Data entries
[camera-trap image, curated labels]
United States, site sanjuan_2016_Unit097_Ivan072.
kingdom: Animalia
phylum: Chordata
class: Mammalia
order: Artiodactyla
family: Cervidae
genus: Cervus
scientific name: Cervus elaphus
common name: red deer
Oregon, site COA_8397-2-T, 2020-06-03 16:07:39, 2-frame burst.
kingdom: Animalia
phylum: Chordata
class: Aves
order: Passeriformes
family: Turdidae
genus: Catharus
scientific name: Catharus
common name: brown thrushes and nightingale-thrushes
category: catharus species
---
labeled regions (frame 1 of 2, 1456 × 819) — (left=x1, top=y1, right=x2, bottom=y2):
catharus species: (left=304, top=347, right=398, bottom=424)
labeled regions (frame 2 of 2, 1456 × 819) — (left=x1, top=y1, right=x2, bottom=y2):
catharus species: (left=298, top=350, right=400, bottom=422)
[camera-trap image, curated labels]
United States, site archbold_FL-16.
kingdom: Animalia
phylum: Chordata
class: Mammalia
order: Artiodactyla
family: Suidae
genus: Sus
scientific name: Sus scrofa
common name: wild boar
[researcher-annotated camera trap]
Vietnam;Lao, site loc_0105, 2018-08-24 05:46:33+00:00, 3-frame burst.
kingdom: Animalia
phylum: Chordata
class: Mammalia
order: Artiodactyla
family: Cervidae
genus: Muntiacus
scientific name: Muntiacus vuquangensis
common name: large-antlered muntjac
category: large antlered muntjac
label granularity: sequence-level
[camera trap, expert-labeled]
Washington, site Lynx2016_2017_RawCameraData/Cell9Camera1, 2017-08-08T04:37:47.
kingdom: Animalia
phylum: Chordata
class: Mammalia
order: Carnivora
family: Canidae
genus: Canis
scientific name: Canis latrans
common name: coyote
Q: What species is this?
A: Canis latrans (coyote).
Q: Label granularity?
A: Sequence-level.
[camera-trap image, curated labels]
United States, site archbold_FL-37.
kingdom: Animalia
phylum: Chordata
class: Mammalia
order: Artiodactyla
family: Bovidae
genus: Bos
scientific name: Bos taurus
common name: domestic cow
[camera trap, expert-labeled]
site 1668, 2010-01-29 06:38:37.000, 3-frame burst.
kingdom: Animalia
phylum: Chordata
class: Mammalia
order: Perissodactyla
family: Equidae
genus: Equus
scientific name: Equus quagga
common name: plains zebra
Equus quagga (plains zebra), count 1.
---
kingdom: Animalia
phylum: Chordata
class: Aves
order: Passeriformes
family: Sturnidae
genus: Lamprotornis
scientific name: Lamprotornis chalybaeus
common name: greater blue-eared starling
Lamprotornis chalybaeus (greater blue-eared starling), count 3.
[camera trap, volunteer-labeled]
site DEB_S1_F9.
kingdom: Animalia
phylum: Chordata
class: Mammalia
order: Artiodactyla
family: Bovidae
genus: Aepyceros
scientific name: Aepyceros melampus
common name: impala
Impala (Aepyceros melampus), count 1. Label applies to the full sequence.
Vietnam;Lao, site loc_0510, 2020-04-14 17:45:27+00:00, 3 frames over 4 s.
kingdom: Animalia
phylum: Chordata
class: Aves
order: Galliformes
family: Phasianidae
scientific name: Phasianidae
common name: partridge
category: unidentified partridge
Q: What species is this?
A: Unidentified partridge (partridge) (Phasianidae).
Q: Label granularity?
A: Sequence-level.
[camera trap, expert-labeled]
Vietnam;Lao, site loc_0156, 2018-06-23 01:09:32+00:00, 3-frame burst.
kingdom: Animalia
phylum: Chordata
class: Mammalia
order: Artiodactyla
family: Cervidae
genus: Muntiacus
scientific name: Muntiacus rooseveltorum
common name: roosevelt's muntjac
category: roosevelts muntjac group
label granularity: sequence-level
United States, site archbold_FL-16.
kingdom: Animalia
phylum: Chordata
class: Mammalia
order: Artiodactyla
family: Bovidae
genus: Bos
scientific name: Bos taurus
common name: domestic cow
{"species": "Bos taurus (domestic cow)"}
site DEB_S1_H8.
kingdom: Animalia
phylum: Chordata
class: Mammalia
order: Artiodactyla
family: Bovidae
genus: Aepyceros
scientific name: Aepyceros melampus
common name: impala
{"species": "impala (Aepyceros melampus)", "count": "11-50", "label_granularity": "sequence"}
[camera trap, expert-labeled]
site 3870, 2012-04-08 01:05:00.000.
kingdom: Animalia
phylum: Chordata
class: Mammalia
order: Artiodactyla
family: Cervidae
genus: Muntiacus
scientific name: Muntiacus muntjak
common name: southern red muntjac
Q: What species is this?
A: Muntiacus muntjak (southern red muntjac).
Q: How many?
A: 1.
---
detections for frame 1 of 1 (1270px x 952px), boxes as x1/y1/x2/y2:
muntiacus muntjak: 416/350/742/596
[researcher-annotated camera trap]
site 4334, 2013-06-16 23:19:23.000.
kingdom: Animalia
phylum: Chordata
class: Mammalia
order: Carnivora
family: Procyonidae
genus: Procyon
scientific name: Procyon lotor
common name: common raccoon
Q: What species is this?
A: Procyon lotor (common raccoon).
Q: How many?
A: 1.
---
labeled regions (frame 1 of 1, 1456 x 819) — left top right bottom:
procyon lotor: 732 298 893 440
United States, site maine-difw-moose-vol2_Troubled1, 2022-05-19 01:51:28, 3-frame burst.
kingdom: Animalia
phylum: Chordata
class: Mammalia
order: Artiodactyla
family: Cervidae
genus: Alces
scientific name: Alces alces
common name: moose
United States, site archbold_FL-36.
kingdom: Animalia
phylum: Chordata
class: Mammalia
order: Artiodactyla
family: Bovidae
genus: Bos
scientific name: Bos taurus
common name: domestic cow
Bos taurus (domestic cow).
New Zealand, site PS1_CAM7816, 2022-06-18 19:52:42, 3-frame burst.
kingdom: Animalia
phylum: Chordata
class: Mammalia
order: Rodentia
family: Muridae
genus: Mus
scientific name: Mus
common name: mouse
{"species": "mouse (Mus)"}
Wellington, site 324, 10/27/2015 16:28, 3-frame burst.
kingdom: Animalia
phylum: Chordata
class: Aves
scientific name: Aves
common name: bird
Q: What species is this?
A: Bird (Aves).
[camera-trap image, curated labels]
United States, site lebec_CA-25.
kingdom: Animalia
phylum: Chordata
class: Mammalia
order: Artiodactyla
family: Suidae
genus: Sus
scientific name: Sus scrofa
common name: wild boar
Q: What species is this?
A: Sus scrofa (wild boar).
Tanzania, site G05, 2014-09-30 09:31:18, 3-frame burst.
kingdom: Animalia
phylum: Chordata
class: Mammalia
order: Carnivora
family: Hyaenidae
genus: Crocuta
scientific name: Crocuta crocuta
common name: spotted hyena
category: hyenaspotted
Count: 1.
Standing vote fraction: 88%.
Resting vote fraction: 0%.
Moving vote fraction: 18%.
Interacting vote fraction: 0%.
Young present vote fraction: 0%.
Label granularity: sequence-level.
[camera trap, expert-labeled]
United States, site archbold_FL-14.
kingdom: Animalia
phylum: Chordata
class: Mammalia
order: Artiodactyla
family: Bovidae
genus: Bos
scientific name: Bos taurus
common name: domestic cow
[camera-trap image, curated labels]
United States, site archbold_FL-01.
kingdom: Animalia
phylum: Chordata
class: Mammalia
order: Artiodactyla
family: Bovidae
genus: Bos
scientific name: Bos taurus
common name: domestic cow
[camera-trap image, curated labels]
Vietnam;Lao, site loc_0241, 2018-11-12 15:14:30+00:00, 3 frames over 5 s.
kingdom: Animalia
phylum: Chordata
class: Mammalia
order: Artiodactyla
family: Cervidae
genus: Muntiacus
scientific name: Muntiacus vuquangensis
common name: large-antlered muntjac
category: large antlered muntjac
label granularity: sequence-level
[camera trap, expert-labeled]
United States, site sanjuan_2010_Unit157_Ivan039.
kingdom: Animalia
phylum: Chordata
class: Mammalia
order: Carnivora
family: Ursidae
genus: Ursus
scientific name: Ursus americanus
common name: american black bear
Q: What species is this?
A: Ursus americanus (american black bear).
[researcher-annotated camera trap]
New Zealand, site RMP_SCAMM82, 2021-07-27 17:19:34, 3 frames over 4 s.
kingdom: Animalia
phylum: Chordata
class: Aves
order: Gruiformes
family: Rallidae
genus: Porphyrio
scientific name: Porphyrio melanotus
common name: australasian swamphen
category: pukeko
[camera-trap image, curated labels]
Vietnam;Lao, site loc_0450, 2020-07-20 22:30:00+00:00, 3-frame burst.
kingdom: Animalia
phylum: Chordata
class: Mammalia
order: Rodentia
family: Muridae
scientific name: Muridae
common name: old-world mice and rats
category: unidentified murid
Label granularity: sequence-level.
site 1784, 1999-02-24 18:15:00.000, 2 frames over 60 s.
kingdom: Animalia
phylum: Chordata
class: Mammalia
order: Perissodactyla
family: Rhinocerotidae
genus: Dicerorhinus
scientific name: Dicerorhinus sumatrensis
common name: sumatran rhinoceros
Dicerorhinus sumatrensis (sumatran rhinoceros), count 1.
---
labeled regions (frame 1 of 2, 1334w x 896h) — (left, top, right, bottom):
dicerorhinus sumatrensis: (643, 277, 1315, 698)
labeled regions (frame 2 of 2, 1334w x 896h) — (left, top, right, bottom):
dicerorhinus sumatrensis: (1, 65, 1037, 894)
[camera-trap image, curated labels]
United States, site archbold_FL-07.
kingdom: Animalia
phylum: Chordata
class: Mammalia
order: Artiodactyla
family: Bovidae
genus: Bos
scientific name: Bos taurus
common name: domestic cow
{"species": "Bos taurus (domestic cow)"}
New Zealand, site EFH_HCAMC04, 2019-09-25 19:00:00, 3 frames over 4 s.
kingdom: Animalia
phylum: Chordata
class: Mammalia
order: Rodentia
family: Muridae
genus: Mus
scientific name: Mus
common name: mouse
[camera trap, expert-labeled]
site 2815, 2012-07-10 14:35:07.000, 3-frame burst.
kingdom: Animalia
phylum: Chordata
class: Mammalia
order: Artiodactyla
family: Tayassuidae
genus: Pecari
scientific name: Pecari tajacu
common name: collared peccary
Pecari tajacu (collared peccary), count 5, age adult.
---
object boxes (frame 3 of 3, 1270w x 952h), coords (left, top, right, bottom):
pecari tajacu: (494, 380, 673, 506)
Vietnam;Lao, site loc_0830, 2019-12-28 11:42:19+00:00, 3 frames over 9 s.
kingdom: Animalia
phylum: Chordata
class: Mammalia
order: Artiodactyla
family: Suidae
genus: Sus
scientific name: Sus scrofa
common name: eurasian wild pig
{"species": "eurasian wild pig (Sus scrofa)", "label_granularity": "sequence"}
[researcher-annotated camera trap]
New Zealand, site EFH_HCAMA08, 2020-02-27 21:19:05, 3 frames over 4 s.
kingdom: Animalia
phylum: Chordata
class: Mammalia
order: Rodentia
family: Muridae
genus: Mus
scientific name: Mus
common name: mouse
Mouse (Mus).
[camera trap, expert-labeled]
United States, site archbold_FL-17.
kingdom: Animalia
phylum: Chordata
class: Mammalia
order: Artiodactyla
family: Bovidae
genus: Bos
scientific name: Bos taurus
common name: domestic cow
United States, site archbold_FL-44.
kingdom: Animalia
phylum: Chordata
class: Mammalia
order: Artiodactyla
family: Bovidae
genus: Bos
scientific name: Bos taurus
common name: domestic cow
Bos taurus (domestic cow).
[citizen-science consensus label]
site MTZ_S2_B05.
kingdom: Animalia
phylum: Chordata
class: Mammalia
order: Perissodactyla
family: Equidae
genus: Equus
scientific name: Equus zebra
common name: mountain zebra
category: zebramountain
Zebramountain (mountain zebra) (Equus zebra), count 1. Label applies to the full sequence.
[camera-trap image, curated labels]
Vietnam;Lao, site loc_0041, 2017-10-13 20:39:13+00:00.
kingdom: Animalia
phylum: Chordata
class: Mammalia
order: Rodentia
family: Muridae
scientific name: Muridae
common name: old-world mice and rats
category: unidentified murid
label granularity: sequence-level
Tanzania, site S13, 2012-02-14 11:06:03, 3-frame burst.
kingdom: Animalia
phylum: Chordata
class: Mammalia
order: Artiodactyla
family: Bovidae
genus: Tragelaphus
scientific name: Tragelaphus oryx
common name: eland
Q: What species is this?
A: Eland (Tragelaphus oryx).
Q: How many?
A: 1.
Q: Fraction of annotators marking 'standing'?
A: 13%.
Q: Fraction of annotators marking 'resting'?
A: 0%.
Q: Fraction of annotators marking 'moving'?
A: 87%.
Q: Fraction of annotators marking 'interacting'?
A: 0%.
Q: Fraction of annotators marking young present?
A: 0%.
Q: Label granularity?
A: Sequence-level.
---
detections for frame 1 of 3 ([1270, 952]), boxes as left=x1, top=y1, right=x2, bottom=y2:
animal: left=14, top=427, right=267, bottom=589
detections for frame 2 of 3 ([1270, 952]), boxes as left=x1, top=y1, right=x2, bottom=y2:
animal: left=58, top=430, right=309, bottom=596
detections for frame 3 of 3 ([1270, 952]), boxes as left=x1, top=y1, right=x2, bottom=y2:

Your assignment:
Retype only the lines above between the line with "United States, site archbold_FL-14." and the line with "United States, site sanjuan_2010_Unit157_Ivan039.", counting those two lines as well, and keep every character as it is.

Final answer:
United States, site archbold_FL-14.
kingdom: Animalia
phylum: Chordata
class: Mammalia
order: Artiodactyla
family: Bovidae
genus: Bos
scientific name: Bos taurus
common name: domestic cow
[camera-trap image, curated labels]
United States, site archbold_FL-01.
kingdom: Animalia
phylum: Chordata
class: Mammalia
order: Artiodactyla
family: Bovidae
genus: Bos
scientific name: Bos taurus
common name: domestic cow
[camera-trap image, curated labels]
Vietnam;Lao, site loc_0241, 2018-11-12 15:14:30+00:00, 3 frames over 5 s.
kingdom: Animalia
phylum: Chordata
class: Mammalia
order: Artiodactyla
family: Cervidae
genus: Muntiacus
scientific name: Muntiacus vuquangensis
common name: large-antlered muntjac
category: large antlered muntjac
label granularity: sequence-level
[camera trap, expert-labeled]
United States, site sanjuan_2010_Unit157_Ivan039.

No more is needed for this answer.